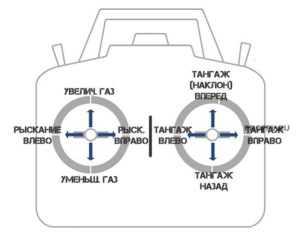 Обзор квадрокоптера Eachine Racer 250 FPV Drone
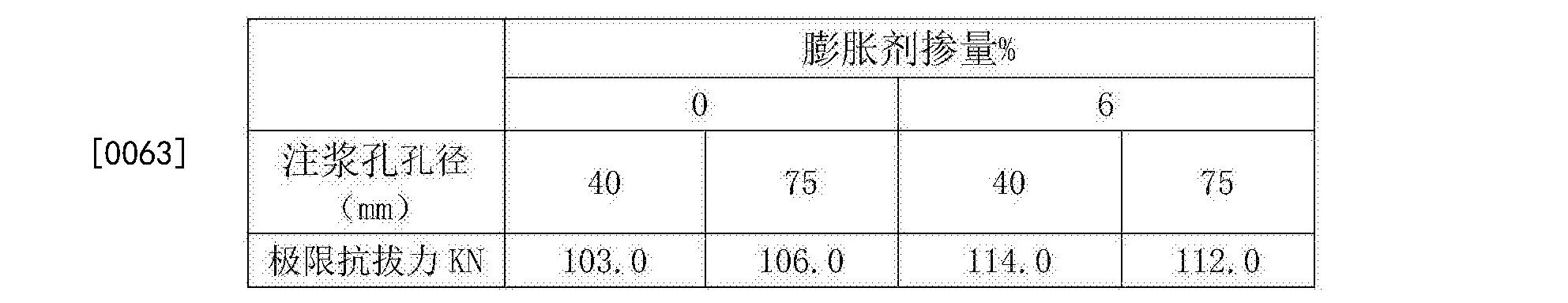 Figure CN105780772BD00081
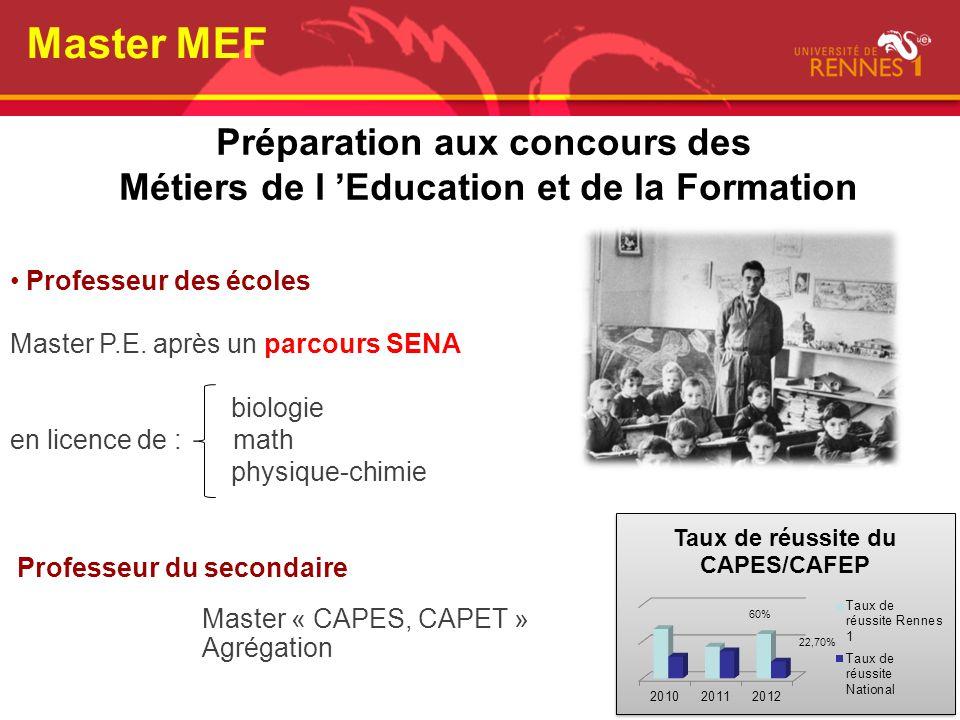 Master MEF Préparation aux concours des Métiers de l 'Education et de la Formation. Professeur des écoles.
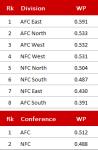 Divisionen und Conferences, Week 17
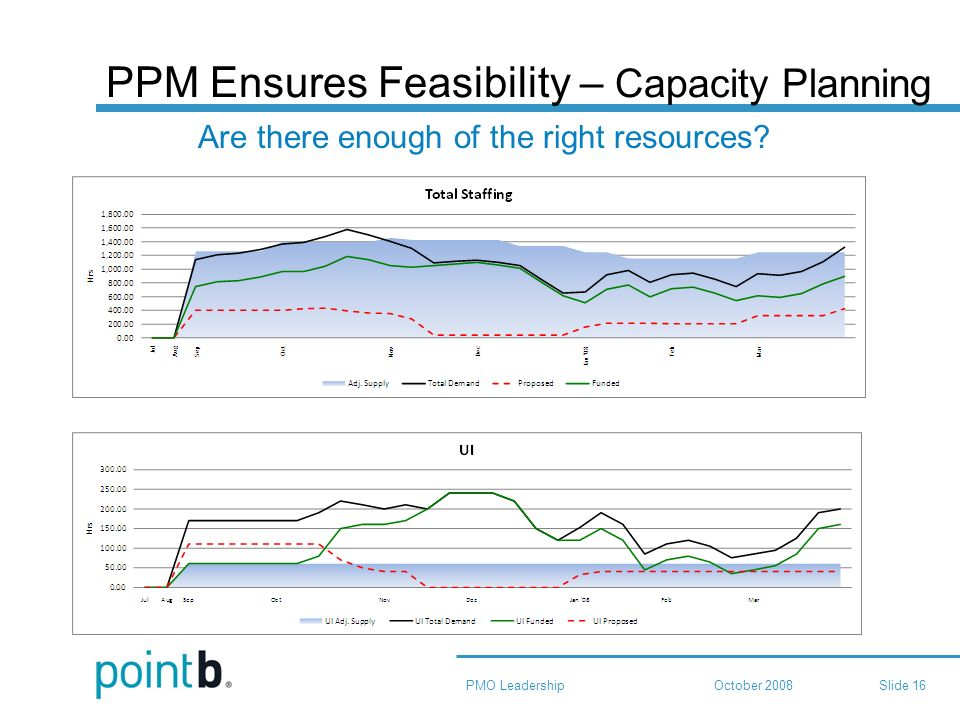 October 2008PMO LeadershipSlide 16 PPM Ensures Feasibility – Capacity Planning Are there enough of the right resources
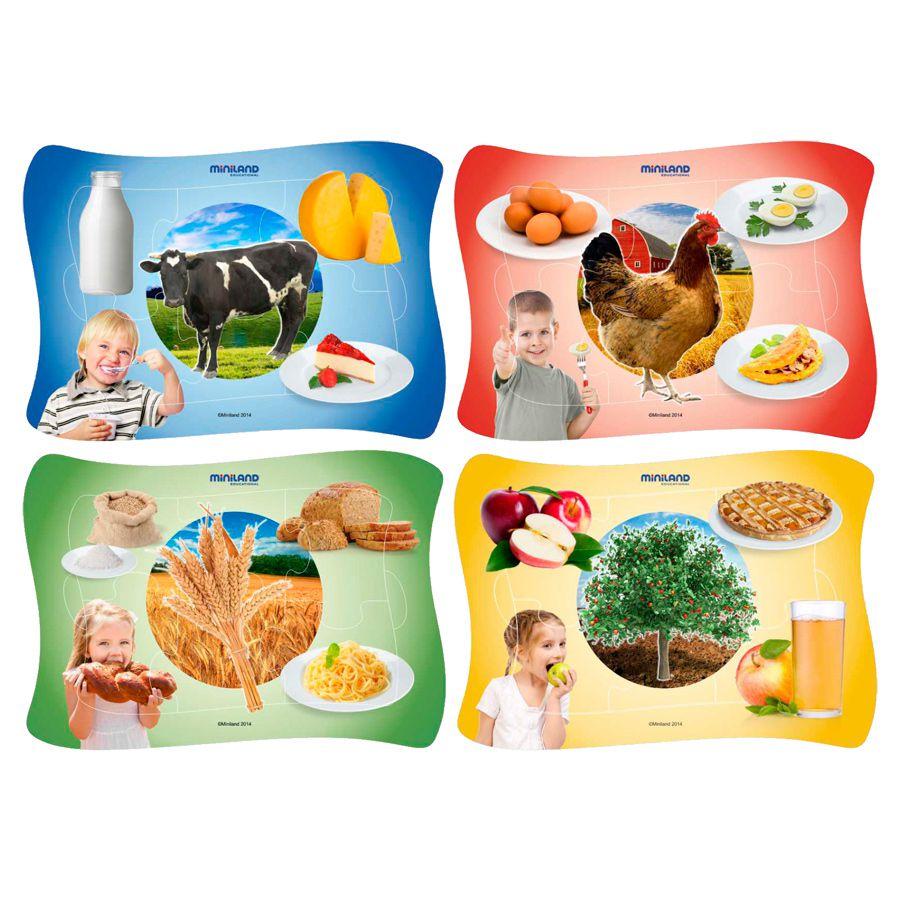 Odkud se bere jídlo Miniland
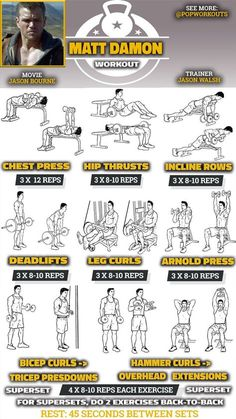 Jason Bourne Workout Routine | Matt Damon Workout Poster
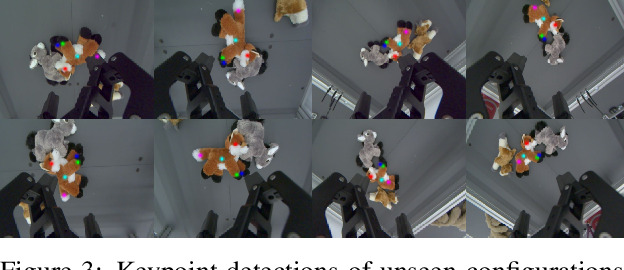 Figure 2 for S3K: Self-Supervised Semantic Keypoints for Robotic Manipulation via Multi-View Consistency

════════════════

## What needs to be done
Copy the lines exactly as they appear from the opening of the entries above through the line with "Divisionen und Conferences, Week 17", excluding all pictures.

## Task response
 Обзор квадрокоптера Eachine Racer 250 FPV Drone
 Figure CN105780772BD00081
 Master MEF Préparation aux concours des Métiers de l 'Education et de la Formation. Professeur des écoles.
 Divisionen und Conferences, Week 17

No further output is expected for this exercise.